● Instructions to follow:
Work out how many lines of the records contain the string "nucleus", and reply with only that number.

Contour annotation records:
::::

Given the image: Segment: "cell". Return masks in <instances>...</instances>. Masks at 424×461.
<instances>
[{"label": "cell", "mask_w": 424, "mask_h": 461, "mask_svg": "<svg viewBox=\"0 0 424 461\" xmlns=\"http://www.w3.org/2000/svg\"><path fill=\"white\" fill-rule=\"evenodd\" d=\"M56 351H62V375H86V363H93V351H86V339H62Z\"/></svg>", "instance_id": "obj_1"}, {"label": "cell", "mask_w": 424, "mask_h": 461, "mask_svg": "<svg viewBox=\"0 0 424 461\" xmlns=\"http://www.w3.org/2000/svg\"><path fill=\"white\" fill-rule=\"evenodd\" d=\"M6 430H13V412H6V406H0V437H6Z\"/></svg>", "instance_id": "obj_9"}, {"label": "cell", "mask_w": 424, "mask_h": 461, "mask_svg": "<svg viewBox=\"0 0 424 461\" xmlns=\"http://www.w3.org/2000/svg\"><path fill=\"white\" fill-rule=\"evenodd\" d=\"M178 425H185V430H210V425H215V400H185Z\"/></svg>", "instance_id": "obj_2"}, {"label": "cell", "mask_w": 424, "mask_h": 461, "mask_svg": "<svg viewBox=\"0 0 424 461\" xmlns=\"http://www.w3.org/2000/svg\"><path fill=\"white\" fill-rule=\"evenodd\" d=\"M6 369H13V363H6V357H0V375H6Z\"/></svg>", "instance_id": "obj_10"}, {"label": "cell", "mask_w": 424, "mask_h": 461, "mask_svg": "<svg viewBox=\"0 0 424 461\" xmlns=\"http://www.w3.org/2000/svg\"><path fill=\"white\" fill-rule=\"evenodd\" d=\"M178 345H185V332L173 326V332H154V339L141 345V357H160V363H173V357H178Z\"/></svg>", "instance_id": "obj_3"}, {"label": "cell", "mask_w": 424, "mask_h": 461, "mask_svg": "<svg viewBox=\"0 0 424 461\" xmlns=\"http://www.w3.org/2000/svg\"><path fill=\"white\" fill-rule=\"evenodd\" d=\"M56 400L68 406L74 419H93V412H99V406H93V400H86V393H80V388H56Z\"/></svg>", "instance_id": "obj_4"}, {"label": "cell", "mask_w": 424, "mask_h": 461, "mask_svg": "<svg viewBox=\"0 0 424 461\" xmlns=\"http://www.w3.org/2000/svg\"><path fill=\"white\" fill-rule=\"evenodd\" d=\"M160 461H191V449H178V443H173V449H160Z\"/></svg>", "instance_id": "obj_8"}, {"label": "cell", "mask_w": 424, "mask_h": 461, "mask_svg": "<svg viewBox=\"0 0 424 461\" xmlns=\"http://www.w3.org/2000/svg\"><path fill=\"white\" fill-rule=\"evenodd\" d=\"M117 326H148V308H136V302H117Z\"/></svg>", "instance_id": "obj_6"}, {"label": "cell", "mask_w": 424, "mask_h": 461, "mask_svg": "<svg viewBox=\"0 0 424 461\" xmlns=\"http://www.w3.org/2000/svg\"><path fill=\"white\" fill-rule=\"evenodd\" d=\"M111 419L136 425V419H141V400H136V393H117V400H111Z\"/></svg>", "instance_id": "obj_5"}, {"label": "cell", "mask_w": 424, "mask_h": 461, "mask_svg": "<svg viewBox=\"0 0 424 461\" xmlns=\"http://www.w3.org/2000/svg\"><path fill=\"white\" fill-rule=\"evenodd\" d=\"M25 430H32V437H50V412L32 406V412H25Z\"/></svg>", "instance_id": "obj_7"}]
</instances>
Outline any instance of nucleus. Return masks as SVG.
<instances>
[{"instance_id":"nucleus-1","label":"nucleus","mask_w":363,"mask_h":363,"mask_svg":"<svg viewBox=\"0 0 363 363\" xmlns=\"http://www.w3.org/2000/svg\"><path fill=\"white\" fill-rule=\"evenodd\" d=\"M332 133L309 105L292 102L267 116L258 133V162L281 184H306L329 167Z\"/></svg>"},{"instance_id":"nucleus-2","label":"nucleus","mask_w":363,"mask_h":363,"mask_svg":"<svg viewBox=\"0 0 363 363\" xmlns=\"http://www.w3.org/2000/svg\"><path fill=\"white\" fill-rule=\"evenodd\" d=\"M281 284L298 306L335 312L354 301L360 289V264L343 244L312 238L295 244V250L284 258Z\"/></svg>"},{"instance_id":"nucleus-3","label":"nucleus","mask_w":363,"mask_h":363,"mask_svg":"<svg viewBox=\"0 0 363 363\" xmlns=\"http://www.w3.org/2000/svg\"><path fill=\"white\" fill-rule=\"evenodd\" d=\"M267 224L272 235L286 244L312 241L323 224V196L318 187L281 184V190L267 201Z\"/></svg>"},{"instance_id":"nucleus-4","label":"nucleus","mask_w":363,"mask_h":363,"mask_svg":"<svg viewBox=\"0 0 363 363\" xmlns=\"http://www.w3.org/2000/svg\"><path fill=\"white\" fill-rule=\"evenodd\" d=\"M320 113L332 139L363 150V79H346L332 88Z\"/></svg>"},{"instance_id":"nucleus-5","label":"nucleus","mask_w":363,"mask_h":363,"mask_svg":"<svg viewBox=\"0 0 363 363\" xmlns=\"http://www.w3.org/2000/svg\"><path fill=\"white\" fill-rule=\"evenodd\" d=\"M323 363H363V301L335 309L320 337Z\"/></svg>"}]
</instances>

::::

● Exercise result:
2